Well, This was my take on it,...

http://www.snowboardingforum.com/off-topic-general-discussion/113417-seventh-sign-apocalypse.html


----------



## bseracka (Nov 14, 2011)

At least the Rock isn't in it


----------



## 24WERD (May 9, 2012)

michelle zellers is a stunt double that's why its the best movie ever.


----------



## Hank Scorpio (Oct 3, 2013)

Nothing will ever compare to the cinematic masterpiece of Disney brilliance that is "Johnny Tsunami".


----------



## kaborkian (Feb 1, 2010)

Does my jacket match my pants?


----------



## CassMT (Mar 14, 2013)

if this makes you want to puke, just wait til the disney star wars flik


----------



## CERBERUS.lucid (Oct 17, 2013)

Hank Scorpio said:


> Nothing will ever compare to the cinematic masterpiece of Disney brilliance that is "Johnny Tsunami".


LOL! Yeah Johnny Tsunami was epic! But still NICKELODEON back in the Salute Your Shorts/Midnight Society days will always dominate!!! I mean untouchable status.


----------



## snowklinger (Aug 30, 2011)

CassMT said:


> if this makes you want to puke, just wait til the disney star wars flik


no way possible for disney to fuck up star wars worse than what lucas already did with episode 1.

I'm looking forward to it. Something tells me they will have a team involved instead of just a megalomaniac surrounded by yes-men.


----------



## FR4NKY (Oct 30, 2013)

I just wish they would just bring back rocket power


----------



## wrathfuldeity (Oct 5, 2007)

There is also "Chalet Girl"...at least has Tara Dakides :dunno:


----------



## jdang307 (Feb 6, 2011)

snowklinger said:


> no way possible for disney to fuck up star wars worse than what lucas already did with episode 1.
> 
> I'm looking forward to it. Something tells me they will have a team involved instead of just a megalomaniac surrounded by yes-men.

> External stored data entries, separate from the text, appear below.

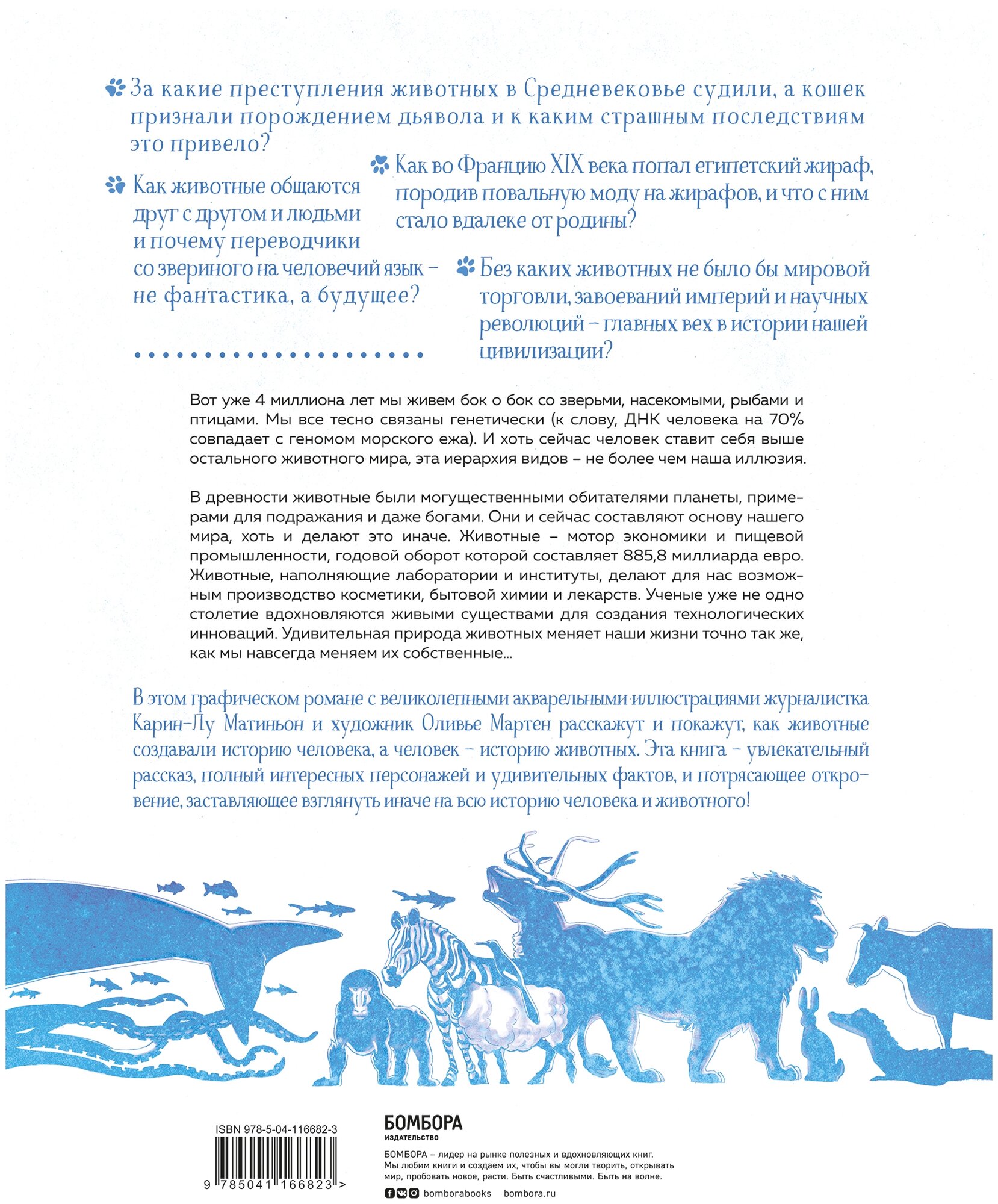 За какие преступления животных в Средневековье судили, а кошек признали порождением дьявола и к каким страшным последствиям это привело?

Как во Францию XIX века попал египетский жираф, породив повальную моду на жирафов, и что с ним стало вдалеке от родины?

Как животные общаются друг с другом и людьми и почему переводчики со звериного на человечий язык – не фантастика, а будущее?

Без каких животных не было бы мировой торговли, завоеваний империй и научных революций – главных вех в истории нашей цивилизации?

Вот уже 4 миллиона лет мы живем бок о бок со зверьми, насекомыми, рыбами и птицами. Мы все тесно связаны генетически (к слову, ДНК человека на 70% совпадает с геномом морского ежа). И хоть сейчас человек ставит себя выше остального животного мира, эта иерархия видов – не более чем наша иллюзия.

В древности животные были могущественными обитателями планеты, примерами для подражания и даже богами. Они и сейчас составляют основу нашего мира, хоть и делают это иначе. Животные – мотор экономики и пищевой промышленности, годовой оборот которой составляет 885,8 миллиарда евро. Животные, наполняющие лаборатории и институты, делают для нас возможным производство косметики, бытовой химии и лекарств. Ученые уже не одно столетие вдохновляются живыми существами для создания технологических инноваций. Удивительная природа животных меняет наши жизни точно так же, как мы навсегда меняем их собственные…

В этом графическом романе с великолепными акварельными иллюстрациями журналистка Карин-Лу Матиньон и художник Оливье Мартен расскажут и покажут, как животные создавали историю человека, а человек – историю животных. Эта книга – увлекательный рассказ, полный интересных персонажей и удивительных фактов, и потрясающее откровение, заставляющее взглянуть иначе на всю историю человека и животного!

ISBN 978-5-04-116682-3

9 785041 166823 >

БОМБОРА
ИЗДАТЕЛЬСТВО

БОМБОРА – лидер на рынке полезных и вдохновляющих книг. Мы любим книги и создаем их, чтобы вы могли творить, открывать мир, пробовать новое, расти. Быть счастливыми. Быть на волне.

bomborabooks bombora.ru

Me too. At first I was against it. But so far the Marvel movies have been decent.

That said I'm more afraid of JJ Abrams than I am of Disney. I'm not a trekkie but know what he did to Star Trek is worrisome.


----------



## snowklinger (Aug 30, 2011)

jdang307 said:


> Me too. At first I was against it. But so far the Marvel movies have been decent.
> 
> *That said I'm more afraid of JJ Abrams than I am of Disney. I'm not a trekkie but know what he did to Star Trek is worrisome*.


orly?

the new star trek movies are the most fun I've had at the theaters the last few years, and I'm pretty picky. I like JJ Abrams, Lost was cool until the end.


----------



## 509-pow (Feb 22, 2011)

Somehow I remembered reading this thread and had to find it again. Don't know if any of u knew but Shawn White is a executive producer for this movie.


----------



## Hank Scorpio (Oct 3, 2013)

509-pow said:


> Somehow I remembered reading this thread and had to find it again. Don't know if any of u knew but Shawn White is a executive producer for this movie.

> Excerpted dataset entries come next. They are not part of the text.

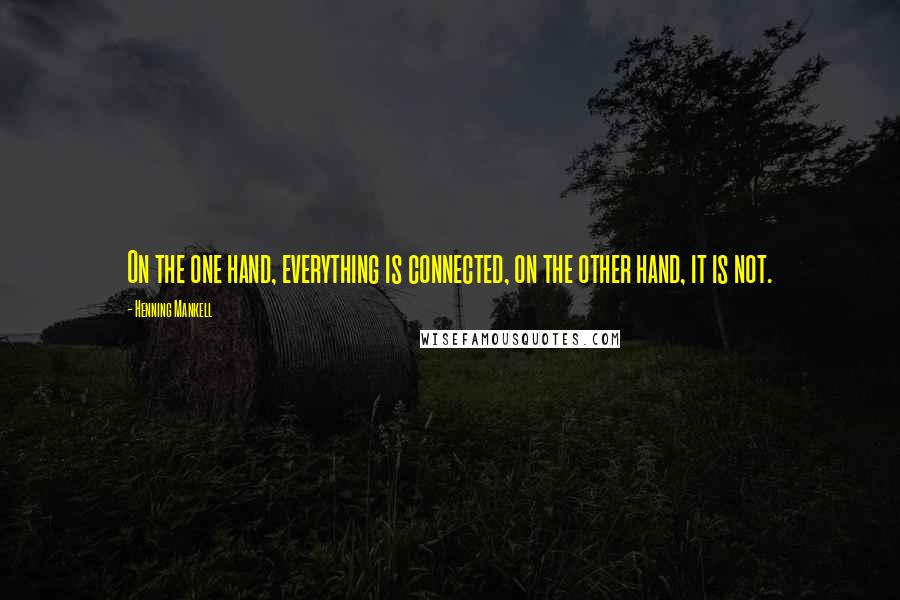 On the one hand, everything is connected, on the other hand, it is not.

- Henning Mankell

WISEFAMOUSQUOTES.COM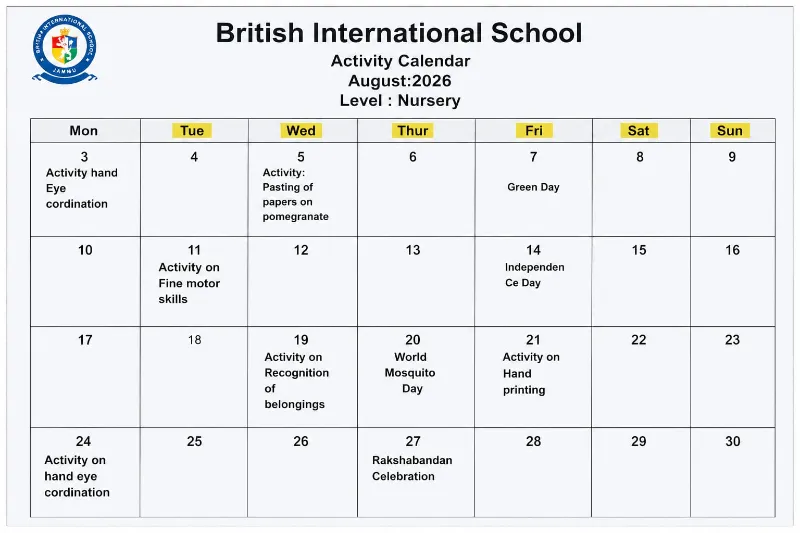 BRITISH INTERNATIONAL SCHOOL
JAMMU

British International School
Activity Calendar
August:2026
Level : Nursery

| Mon | Tue | Wed | Thur | Fri | Sat | Sun |
|---|---|---|---|---|---|---|
| 3 Activity hand Eye cordination | 4 | 5 Activity: Pasting of papers on pomegranate | 6 | 7 Green Day | 8 | 9 |
| 10 | 11 Activity on Fine motor skills | 12 | 13 | 14 Independen Ce Day | 15 | 16 |
| 17 | 18 | 19 Activity on Recognition of belongings | 20 World Mosquito Day | 21 Activity on Hand printing | 22 | 23 |
| 24 Activity on hand eye cordination | 25 | 26 | 27 Rakshabandan Celebration | 28 | 29 | 30 |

Shaun is only involved because Disney offered him a producer credit and the cash that comes with it if he acted as a consultant for the film and did some press for it. They're doing the same thing with Ashley Tisdale, the blonde chick from High School Musical.

They sort of have to if they want to get any press, considering the "stars" of the movie are complete unknowns.


----------



## bseracka (Nov 14, 2011)

wrathfuldeity said:


> There is also "Chalet Girl"...at least has Tara Dakides :dunno:
> 
> Not to be confused with the "other" Chalet Girl.


----------